For some, UCLA calls to mind a top ranking public university, for others a research institution. But the common thread for all is Los Angeles: A place where students rub shoulders with celebrities, witness pop culture in the making, and in 2019, make those LA memories into monetized, social media moments. It’s no wonder, then, that one of our mascots is a burgeoning influencer.
Josephine Bruin — or Josie, as you may know her — is a Himalayan brown bear, and comprises one-half of UCLA’s mascot team (the other half, Joe Bruin, is also Josie’s other half; the two have been in a committed relationship for as long as the mascots have existed). Her status as a symbol of UCLA athletics has also allowed her to amass an (ever-growing) online following.
Since 2014, Josie’s regular postings on Facebook, Twitter, and Instagram have amassed her a combined total of about 2,800 followers. Her main brand deal is her promotion for UCLA athletics, though how much of her content is monetized remains a mystery, as she’s somehow evaded tagging her under-the-radar advertisements (Starbucks comes to mind).

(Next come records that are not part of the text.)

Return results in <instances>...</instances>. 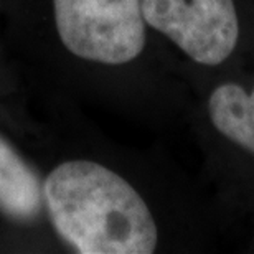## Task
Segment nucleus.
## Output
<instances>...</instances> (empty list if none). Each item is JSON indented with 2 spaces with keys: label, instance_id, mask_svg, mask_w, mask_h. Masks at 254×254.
Listing matches in <instances>:
<instances>
[{
  "label": "nucleus",
  "instance_id": "nucleus-1",
  "mask_svg": "<svg viewBox=\"0 0 254 254\" xmlns=\"http://www.w3.org/2000/svg\"><path fill=\"white\" fill-rule=\"evenodd\" d=\"M33 118L48 223L58 253L169 254L210 246L213 213L184 172L159 154L108 139L91 126Z\"/></svg>",
  "mask_w": 254,
  "mask_h": 254
},
{
  "label": "nucleus",
  "instance_id": "nucleus-2",
  "mask_svg": "<svg viewBox=\"0 0 254 254\" xmlns=\"http://www.w3.org/2000/svg\"><path fill=\"white\" fill-rule=\"evenodd\" d=\"M0 35L50 98L147 129L187 121L191 94L145 22L142 0H5Z\"/></svg>",
  "mask_w": 254,
  "mask_h": 254
},
{
  "label": "nucleus",
  "instance_id": "nucleus-3",
  "mask_svg": "<svg viewBox=\"0 0 254 254\" xmlns=\"http://www.w3.org/2000/svg\"><path fill=\"white\" fill-rule=\"evenodd\" d=\"M187 123L205 155L221 210L254 218V68L189 83Z\"/></svg>",
  "mask_w": 254,
  "mask_h": 254
},
{
  "label": "nucleus",
  "instance_id": "nucleus-4",
  "mask_svg": "<svg viewBox=\"0 0 254 254\" xmlns=\"http://www.w3.org/2000/svg\"><path fill=\"white\" fill-rule=\"evenodd\" d=\"M145 22L189 86L254 66V0H142Z\"/></svg>",
  "mask_w": 254,
  "mask_h": 254
},
{
  "label": "nucleus",
  "instance_id": "nucleus-5",
  "mask_svg": "<svg viewBox=\"0 0 254 254\" xmlns=\"http://www.w3.org/2000/svg\"><path fill=\"white\" fill-rule=\"evenodd\" d=\"M23 93L0 101V253H58Z\"/></svg>",
  "mask_w": 254,
  "mask_h": 254
},
{
  "label": "nucleus",
  "instance_id": "nucleus-6",
  "mask_svg": "<svg viewBox=\"0 0 254 254\" xmlns=\"http://www.w3.org/2000/svg\"><path fill=\"white\" fill-rule=\"evenodd\" d=\"M22 71L13 62L12 55L5 47V42L0 35V101L23 93Z\"/></svg>",
  "mask_w": 254,
  "mask_h": 254
},
{
  "label": "nucleus",
  "instance_id": "nucleus-7",
  "mask_svg": "<svg viewBox=\"0 0 254 254\" xmlns=\"http://www.w3.org/2000/svg\"><path fill=\"white\" fill-rule=\"evenodd\" d=\"M3 5H5V0H0V22H2V12H3Z\"/></svg>",
  "mask_w": 254,
  "mask_h": 254
},
{
  "label": "nucleus",
  "instance_id": "nucleus-8",
  "mask_svg": "<svg viewBox=\"0 0 254 254\" xmlns=\"http://www.w3.org/2000/svg\"><path fill=\"white\" fill-rule=\"evenodd\" d=\"M250 251H254V241L251 243V250H250Z\"/></svg>",
  "mask_w": 254,
  "mask_h": 254
}]
</instances>
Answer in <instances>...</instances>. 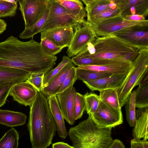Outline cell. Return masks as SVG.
<instances>
[{
    "label": "cell",
    "mask_w": 148,
    "mask_h": 148,
    "mask_svg": "<svg viewBox=\"0 0 148 148\" xmlns=\"http://www.w3.org/2000/svg\"><path fill=\"white\" fill-rule=\"evenodd\" d=\"M76 71V67L75 66L71 68L62 84L56 92V95L63 92L68 88L73 86L77 80Z\"/></svg>",
    "instance_id": "obj_38"
},
{
    "label": "cell",
    "mask_w": 148,
    "mask_h": 148,
    "mask_svg": "<svg viewBox=\"0 0 148 148\" xmlns=\"http://www.w3.org/2000/svg\"><path fill=\"white\" fill-rule=\"evenodd\" d=\"M30 74L27 71L18 69L0 67V84L24 82Z\"/></svg>",
    "instance_id": "obj_20"
},
{
    "label": "cell",
    "mask_w": 148,
    "mask_h": 148,
    "mask_svg": "<svg viewBox=\"0 0 148 148\" xmlns=\"http://www.w3.org/2000/svg\"><path fill=\"white\" fill-rule=\"evenodd\" d=\"M86 5L87 18L116 5L114 0H82Z\"/></svg>",
    "instance_id": "obj_25"
},
{
    "label": "cell",
    "mask_w": 148,
    "mask_h": 148,
    "mask_svg": "<svg viewBox=\"0 0 148 148\" xmlns=\"http://www.w3.org/2000/svg\"><path fill=\"white\" fill-rule=\"evenodd\" d=\"M135 91L136 107H148V72L144 75Z\"/></svg>",
    "instance_id": "obj_24"
},
{
    "label": "cell",
    "mask_w": 148,
    "mask_h": 148,
    "mask_svg": "<svg viewBox=\"0 0 148 148\" xmlns=\"http://www.w3.org/2000/svg\"><path fill=\"white\" fill-rule=\"evenodd\" d=\"M75 65L72 62L66 65L48 85L43 88L41 92L48 98L56 95L71 68Z\"/></svg>",
    "instance_id": "obj_19"
},
{
    "label": "cell",
    "mask_w": 148,
    "mask_h": 148,
    "mask_svg": "<svg viewBox=\"0 0 148 148\" xmlns=\"http://www.w3.org/2000/svg\"><path fill=\"white\" fill-rule=\"evenodd\" d=\"M45 74L43 73H32L26 81L31 84L38 92H41L43 88V82Z\"/></svg>",
    "instance_id": "obj_39"
},
{
    "label": "cell",
    "mask_w": 148,
    "mask_h": 148,
    "mask_svg": "<svg viewBox=\"0 0 148 148\" xmlns=\"http://www.w3.org/2000/svg\"><path fill=\"white\" fill-rule=\"evenodd\" d=\"M77 79L82 80L84 83L107 77L112 74L94 72L88 70L76 67Z\"/></svg>",
    "instance_id": "obj_30"
},
{
    "label": "cell",
    "mask_w": 148,
    "mask_h": 148,
    "mask_svg": "<svg viewBox=\"0 0 148 148\" xmlns=\"http://www.w3.org/2000/svg\"><path fill=\"white\" fill-rule=\"evenodd\" d=\"M17 6V3H13L7 0H0V18L14 16Z\"/></svg>",
    "instance_id": "obj_35"
},
{
    "label": "cell",
    "mask_w": 148,
    "mask_h": 148,
    "mask_svg": "<svg viewBox=\"0 0 148 148\" xmlns=\"http://www.w3.org/2000/svg\"><path fill=\"white\" fill-rule=\"evenodd\" d=\"M40 43L42 49L48 54L53 56L60 52L64 48L57 46L51 40L46 38L41 39Z\"/></svg>",
    "instance_id": "obj_37"
},
{
    "label": "cell",
    "mask_w": 148,
    "mask_h": 148,
    "mask_svg": "<svg viewBox=\"0 0 148 148\" xmlns=\"http://www.w3.org/2000/svg\"><path fill=\"white\" fill-rule=\"evenodd\" d=\"M132 62L119 59L110 64L101 66H79L78 69L88 70L94 72L112 75H126L131 69Z\"/></svg>",
    "instance_id": "obj_15"
},
{
    "label": "cell",
    "mask_w": 148,
    "mask_h": 148,
    "mask_svg": "<svg viewBox=\"0 0 148 148\" xmlns=\"http://www.w3.org/2000/svg\"><path fill=\"white\" fill-rule=\"evenodd\" d=\"M120 15L123 17L133 15L145 17L148 14V0H114Z\"/></svg>",
    "instance_id": "obj_14"
},
{
    "label": "cell",
    "mask_w": 148,
    "mask_h": 148,
    "mask_svg": "<svg viewBox=\"0 0 148 148\" xmlns=\"http://www.w3.org/2000/svg\"><path fill=\"white\" fill-rule=\"evenodd\" d=\"M56 56L49 55L32 38L24 42L11 35L0 42V67L14 68L33 73H46L54 66Z\"/></svg>",
    "instance_id": "obj_1"
},
{
    "label": "cell",
    "mask_w": 148,
    "mask_h": 148,
    "mask_svg": "<svg viewBox=\"0 0 148 148\" xmlns=\"http://www.w3.org/2000/svg\"><path fill=\"white\" fill-rule=\"evenodd\" d=\"M84 95L86 102V110L89 115H90L95 112L98 107L100 101L99 96L92 92H87Z\"/></svg>",
    "instance_id": "obj_34"
},
{
    "label": "cell",
    "mask_w": 148,
    "mask_h": 148,
    "mask_svg": "<svg viewBox=\"0 0 148 148\" xmlns=\"http://www.w3.org/2000/svg\"><path fill=\"white\" fill-rule=\"evenodd\" d=\"M71 62V59L69 57L64 56L62 61L57 67L45 74L43 82V88L47 86L66 65Z\"/></svg>",
    "instance_id": "obj_33"
},
{
    "label": "cell",
    "mask_w": 148,
    "mask_h": 148,
    "mask_svg": "<svg viewBox=\"0 0 148 148\" xmlns=\"http://www.w3.org/2000/svg\"><path fill=\"white\" fill-rule=\"evenodd\" d=\"M18 2L25 28H27L43 16L48 9L49 0H19Z\"/></svg>",
    "instance_id": "obj_8"
},
{
    "label": "cell",
    "mask_w": 148,
    "mask_h": 148,
    "mask_svg": "<svg viewBox=\"0 0 148 148\" xmlns=\"http://www.w3.org/2000/svg\"><path fill=\"white\" fill-rule=\"evenodd\" d=\"M120 15L119 11L116 5L87 18L86 21L90 25H94L108 18Z\"/></svg>",
    "instance_id": "obj_26"
},
{
    "label": "cell",
    "mask_w": 148,
    "mask_h": 148,
    "mask_svg": "<svg viewBox=\"0 0 148 148\" xmlns=\"http://www.w3.org/2000/svg\"><path fill=\"white\" fill-rule=\"evenodd\" d=\"M49 12V9L47 10L43 16L38 21L33 25L27 28H25L24 30L19 35L20 38L23 39H27L33 38L34 35L38 33L40 31L45 22L48 16Z\"/></svg>",
    "instance_id": "obj_32"
},
{
    "label": "cell",
    "mask_w": 148,
    "mask_h": 148,
    "mask_svg": "<svg viewBox=\"0 0 148 148\" xmlns=\"http://www.w3.org/2000/svg\"><path fill=\"white\" fill-rule=\"evenodd\" d=\"M15 84L8 82L0 84V107L5 103L12 86Z\"/></svg>",
    "instance_id": "obj_40"
},
{
    "label": "cell",
    "mask_w": 148,
    "mask_h": 148,
    "mask_svg": "<svg viewBox=\"0 0 148 148\" xmlns=\"http://www.w3.org/2000/svg\"><path fill=\"white\" fill-rule=\"evenodd\" d=\"M7 25L4 20L0 18V35L6 29Z\"/></svg>",
    "instance_id": "obj_45"
},
{
    "label": "cell",
    "mask_w": 148,
    "mask_h": 148,
    "mask_svg": "<svg viewBox=\"0 0 148 148\" xmlns=\"http://www.w3.org/2000/svg\"><path fill=\"white\" fill-rule=\"evenodd\" d=\"M52 148H75L67 143L62 142H58L52 144Z\"/></svg>",
    "instance_id": "obj_44"
},
{
    "label": "cell",
    "mask_w": 148,
    "mask_h": 148,
    "mask_svg": "<svg viewBox=\"0 0 148 148\" xmlns=\"http://www.w3.org/2000/svg\"><path fill=\"white\" fill-rule=\"evenodd\" d=\"M40 33L41 39H48L57 46L64 48L70 45L74 32L73 27H68L49 29Z\"/></svg>",
    "instance_id": "obj_13"
},
{
    "label": "cell",
    "mask_w": 148,
    "mask_h": 148,
    "mask_svg": "<svg viewBox=\"0 0 148 148\" xmlns=\"http://www.w3.org/2000/svg\"><path fill=\"white\" fill-rule=\"evenodd\" d=\"M75 31L66 53L69 58L73 57L85 49L90 42H92L97 36L86 20L79 23Z\"/></svg>",
    "instance_id": "obj_9"
},
{
    "label": "cell",
    "mask_w": 148,
    "mask_h": 148,
    "mask_svg": "<svg viewBox=\"0 0 148 148\" xmlns=\"http://www.w3.org/2000/svg\"><path fill=\"white\" fill-rule=\"evenodd\" d=\"M47 99L50 110L56 125L58 135L61 138L65 139L68 133L56 96H51Z\"/></svg>",
    "instance_id": "obj_18"
},
{
    "label": "cell",
    "mask_w": 148,
    "mask_h": 148,
    "mask_svg": "<svg viewBox=\"0 0 148 148\" xmlns=\"http://www.w3.org/2000/svg\"><path fill=\"white\" fill-rule=\"evenodd\" d=\"M127 74L112 75L107 77L84 83L93 91L95 90L100 91L108 89L116 90L122 84Z\"/></svg>",
    "instance_id": "obj_16"
},
{
    "label": "cell",
    "mask_w": 148,
    "mask_h": 148,
    "mask_svg": "<svg viewBox=\"0 0 148 148\" xmlns=\"http://www.w3.org/2000/svg\"><path fill=\"white\" fill-rule=\"evenodd\" d=\"M79 23L71 14L66 15L46 21L40 32L49 29L64 27H71L74 29Z\"/></svg>",
    "instance_id": "obj_23"
},
{
    "label": "cell",
    "mask_w": 148,
    "mask_h": 148,
    "mask_svg": "<svg viewBox=\"0 0 148 148\" xmlns=\"http://www.w3.org/2000/svg\"><path fill=\"white\" fill-rule=\"evenodd\" d=\"M117 60L119 59H96L87 57H79L75 56L71 59L72 63L78 67L105 65L112 63Z\"/></svg>",
    "instance_id": "obj_27"
},
{
    "label": "cell",
    "mask_w": 148,
    "mask_h": 148,
    "mask_svg": "<svg viewBox=\"0 0 148 148\" xmlns=\"http://www.w3.org/2000/svg\"><path fill=\"white\" fill-rule=\"evenodd\" d=\"M89 25L97 36H103L129 27L148 25V20L132 21L125 19L120 15L108 18L97 24Z\"/></svg>",
    "instance_id": "obj_10"
},
{
    "label": "cell",
    "mask_w": 148,
    "mask_h": 148,
    "mask_svg": "<svg viewBox=\"0 0 148 148\" xmlns=\"http://www.w3.org/2000/svg\"><path fill=\"white\" fill-rule=\"evenodd\" d=\"M86 105L84 95L78 92L76 93L74 102V114L75 120L81 118L86 110Z\"/></svg>",
    "instance_id": "obj_36"
},
{
    "label": "cell",
    "mask_w": 148,
    "mask_h": 148,
    "mask_svg": "<svg viewBox=\"0 0 148 148\" xmlns=\"http://www.w3.org/2000/svg\"><path fill=\"white\" fill-rule=\"evenodd\" d=\"M108 148H125V147L121 141L115 139L112 140Z\"/></svg>",
    "instance_id": "obj_43"
},
{
    "label": "cell",
    "mask_w": 148,
    "mask_h": 148,
    "mask_svg": "<svg viewBox=\"0 0 148 148\" xmlns=\"http://www.w3.org/2000/svg\"><path fill=\"white\" fill-rule=\"evenodd\" d=\"M139 50L114 36H97L92 42L75 56L108 60L123 59L132 62Z\"/></svg>",
    "instance_id": "obj_3"
},
{
    "label": "cell",
    "mask_w": 148,
    "mask_h": 148,
    "mask_svg": "<svg viewBox=\"0 0 148 148\" xmlns=\"http://www.w3.org/2000/svg\"><path fill=\"white\" fill-rule=\"evenodd\" d=\"M130 148H148L147 140L134 138L131 140Z\"/></svg>",
    "instance_id": "obj_41"
},
{
    "label": "cell",
    "mask_w": 148,
    "mask_h": 148,
    "mask_svg": "<svg viewBox=\"0 0 148 148\" xmlns=\"http://www.w3.org/2000/svg\"><path fill=\"white\" fill-rule=\"evenodd\" d=\"M123 17L125 19L135 21H143L147 20L145 17L138 15H133Z\"/></svg>",
    "instance_id": "obj_42"
},
{
    "label": "cell",
    "mask_w": 148,
    "mask_h": 148,
    "mask_svg": "<svg viewBox=\"0 0 148 148\" xmlns=\"http://www.w3.org/2000/svg\"><path fill=\"white\" fill-rule=\"evenodd\" d=\"M110 35L138 50L148 48V25L129 27Z\"/></svg>",
    "instance_id": "obj_6"
},
{
    "label": "cell",
    "mask_w": 148,
    "mask_h": 148,
    "mask_svg": "<svg viewBox=\"0 0 148 148\" xmlns=\"http://www.w3.org/2000/svg\"><path fill=\"white\" fill-rule=\"evenodd\" d=\"M99 97L101 100L113 107L121 109L116 89H108L99 91Z\"/></svg>",
    "instance_id": "obj_31"
},
{
    "label": "cell",
    "mask_w": 148,
    "mask_h": 148,
    "mask_svg": "<svg viewBox=\"0 0 148 148\" xmlns=\"http://www.w3.org/2000/svg\"><path fill=\"white\" fill-rule=\"evenodd\" d=\"M65 8L79 23L85 20L86 12L82 2L79 0H56Z\"/></svg>",
    "instance_id": "obj_22"
},
{
    "label": "cell",
    "mask_w": 148,
    "mask_h": 148,
    "mask_svg": "<svg viewBox=\"0 0 148 148\" xmlns=\"http://www.w3.org/2000/svg\"><path fill=\"white\" fill-rule=\"evenodd\" d=\"M27 118L21 112L0 109V124L7 126L13 127L24 125Z\"/></svg>",
    "instance_id": "obj_21"
},
{
    "label": "cell",
    "mask_w": 148,
    "mask_h": 148,
    "mask_svg": "<svg viewBox=\"0 0 148 148\" xmlns=\"http://www.w3.org/2000/svg\"><path fill=\"white\" fill-rule=\"evenodd\" d=\"M99 126L103 128H111L123 123L121 109H117L100 100L95 113L89 115Z\"/></svg>",
    "instance_id": "obj_7"
},
{
    "label": "cell",
    "mask_w": 148,
    "mask_h": 148,
    "mask_svg": "<svg viewBox=\"0 0 148 148\" xmlns=\"http://www.w3.org/2000/svg\"><path fill=\"white\" fill-rule=\"evenodd\" d=\"M19 137L18 132L14 128H12L0 139V148H17Z\"/></svg>",
    "instance_id": "obj_28"
},
{
    "label": "cell",
    "mask_w": 148,
    "mask_h": 148,
    "mask_svg": "<svg viewBox=\"0 0 148 148\" xmlns=\"http://www.w3.org/2000/svg\"><path fill=\"white\" fill-rule=\"evenodd\" d=\"M148 72V48L139 50L131 68L119 87L116 90L121 107L123 106L133 88L139 84Z\"/></svg>",
    "instance_id": "obj_5"
},
{
    "label": "cell",
    "mask_w": 148,
    "mask_h": 148,
    "mask_svg": "<svg viewBox=\"0 0 148 148\" xmlns=\"http://www.w3.org/2000/svg\"><path fill=\"white\" fill-rule=\"evenodd\" d=\"M111 128L97 125L90 116L69 130L68 135L75 148H108L112 140Z\"/></svg>",
    "instance_id": "obj_4"
},
{
    "label": "cell",
    "mask_w": 148,
    "mask_h": 148,
    "mask_svg": "<svg viewBox=\"0 0 148 148\" xmlns=\"http://www.w3.org/2000/svg\"><path fill=\"white\" fill-rule=\"evenodd\" d=\"M30 110L27 126L32 148H47L52 143L57 131L48 99L41 92L38 94Z\"/></svg>",
    "instance_id": "obj_2"
},
{
    "label": "cell",
    "mask_w": 148,
    "mask_h": 148,
    "mask_svg": "<svg viewBox=\"0 0 148 148\" xmlns=\"http://www.w3.org/2000/svg\"><path fill=\"white\" fill-rule=\"evenodd\" d=\"M124 105L126 110L127 121L131 127H134L136 121L135 90L131 92Z\"/></svg>",
    "instance_id": "obj_29"
},
{
    "label": "cell",
    "mask_w": 148,
    "mask_h": 148,
    "mask_svg": "<svg viewBox=\"0 0 148 148\" xmlns=\"http://www.w3.org/2000/svg\"><path fill=\"white\" fill-rule=\"evenodd\" d=\"M82 148H89L88 147H83Z\"/></svg>",
    "instance_id": "obj_46"
},
{
    "label": "cell",
    "mask_w": 148,
    "mask_h": 148,
    "mask_svg": "<svg viewBox=\"0 0 148 148\" xmlns=\"http://www.w3.org/2000/svg\"><path fill=\"white\" fill-rule=\"evenodd\" d=\"M76 92L75 88L72 86L56 95L64 119L70 125H73L75 121L74 106Z\"/></svg>",
    "instance_id": "obj_12"
},
{
    "label": "cell",
    "mask_w": 148,
    "mask_h": 148,
    "mask_svg": "<svg viewBox=\"0 0 148 148\" xmlns=\"http://www.w3.org/2000/svg\"><path fill=\"white\" fill-rule=\"evenodd\" d=\"M38 93V91L31 84L25 81L14 84L9 95L19 103L30 106Z\"/></svg>",
    "instance_id": "obj_11"
},
{
    "label": "cell",
    "mask_w": 148,
    "mask_h": 148,
    "mask_svg": "<svg viewBox=\"0 0 148 148\" xmlns=\"http://www.w3.org/2000/svg\"><path fill=\"white\" fill-rule=\"evenodd\" d=\"M136 123L132 131L134 138L147 140L148 107L138 108L136 110Z\"/></svg>",
    "instance_id": "obj_17"
}]
</instances>
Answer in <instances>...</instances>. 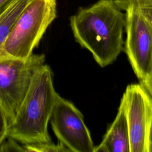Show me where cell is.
<instances>
[{
  "label": "cell",
  "mask_w": 152,
  "mask_h": 152,
  "mask_svg": "<svg viewBox=\"0 0 152 152\" xmlns=\"http://www.w3.org/2000/svg\"><path fill=\"white\" fill-rule=\"evenodd\" d=\"M69 21L75 40L100 66L113 63L123 50L125 14L113 0H99L80 8Z\"/></svg>",
  "instance_id": "obj_1"
},
{
  "label": "cell",
  "mask_w": 152,
  "mask_h": 152,
  "mask_svg": "<svg viewBox=\"0 0 152 152\" xmlns=\"http://www.w3.org/2000/svg\"><path fill=\"white\" fill-rule=\"evenodd\" d=\"M58 94L52 71L44 64L33 75L25 97L8 125V136L21 144L52 141L48 125Z\"/></svg>",
  "instance_id": "obj_2"
},
{
  "label": "cell",
  "mask_w": 152,
  "mask_h": 152,
  "mask_svg": "<svg viewBox=\"0 0 152 152\" xmlns=\"http://www.w3.org/2000/svg\"><path fill=\"white\" fill-rule=\"evenodd\" d=\"M56 17V0H30L5 40L0 56L28 58Z\"/></svg>",
  "instance_id": "obj_3"
},
{
  "label": "cell",
  "mask_w": 152,
  "mask_h": 152,
  "mask_svg": "<svg viewBox=\"0 0 152 152\" xmlns=\"http://www.w3.org/2000/svg\"><path fill=\"white\" fill-rule=\"evenodd\" d=\"M43 54L27 59L0 56V105L10 124L29 88L36 72L45 64Z\"/></svg>",
  "instance_id": "obj_4"
},
{
  "label": "cell",
  "mask_w": 152,
  "mask_h": 152,
  "mask_svg": "<svg viewBox=\"0 0 152 152\" xmlns=\"http://www.w3.org/2000/svg\"><path fill=\"white\" fill-rule=\"evenodd\" d=\"M125 11L124 48L134 73L141 80L152 70V28L138 5L130 4Z\"/></svg>",
  "instance_id": "obj_5"
},
{
  "label": "cell",
  "mask_w": 152,
  "mask_h": 152,
  "mask_svg": "<svg viewBox=\"0 0 152 152\" xmlns=\"http://www.w3.org/2000/svg\"><path fill=\"white\" fill-rule=\"evenodd\" d=\"M59 142L69 151L94 152V146L83 114L70 101L58 94L50 119Z\"/></svg>",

But Josie doesn’t exclude herself from the distinct “influencer” territory of social media posts: among the ads for UCLA basketball and gymnastics one finds boomerang videos of Josie posing for Valentine’s Day, squad photos with her mascot friends from other schools, and a treasure trove of couple’s pics of her and Joe. Here, Josie really comes alive as a relatable and breathing being, and after scrolling for a few minutes I was heartbroken to remember that Josie is a bear, posting remotely on the internet, and not a personal friend.
On the surface, Josie has everything — the man, the look, the squad. All of which, by the way, are totally normal things for a bear to have. Long, fluttering eyelashes, an hourglass body type, a weirdly muscular bear-boyfriend: I see bears like this whenever I go to the Los Angeles Zoo.
But there’s a darker side to the facetuned digiscape Josie thrives on. For an influencer to be truly popular they have to be willing to “bear” all, even at the expense of the creator’s personal life.
And for Josie the cracks have begun to show: in a tweet from last April, Josie proclaimed herself “cuter than Berkeley’s @oski,” stoking the flames of negative self-image that already plague social media.
But where social media appears to take its worst toll is on Josie’s relationship with Joe. Despite the consistent messaging concerning the romantic nature of their relationship, Josie’s feed is still clogged with followers who are confused about this (a comment on a recent post featuring Josie and Joe together reads “are u guys dating or are you siblings?”). Other followers seem to fear for the fidelity of the couple, with any post showing Josie with another male mascot met with followers anxiously tagging Joe and asking where he is. Though the couple seem happy in their posts, one has to wonder about the detriment this pressure to perform love must have on the young bears.
So despite Josie’s self-proclamation as a #bruinwarrior and self-branding as a regular bear who loves her boyfriend, ultimately she is subject to the same social media turmoil as any other sprouting female influencer. And in some strange way, doesn’t this make Josie all the more human?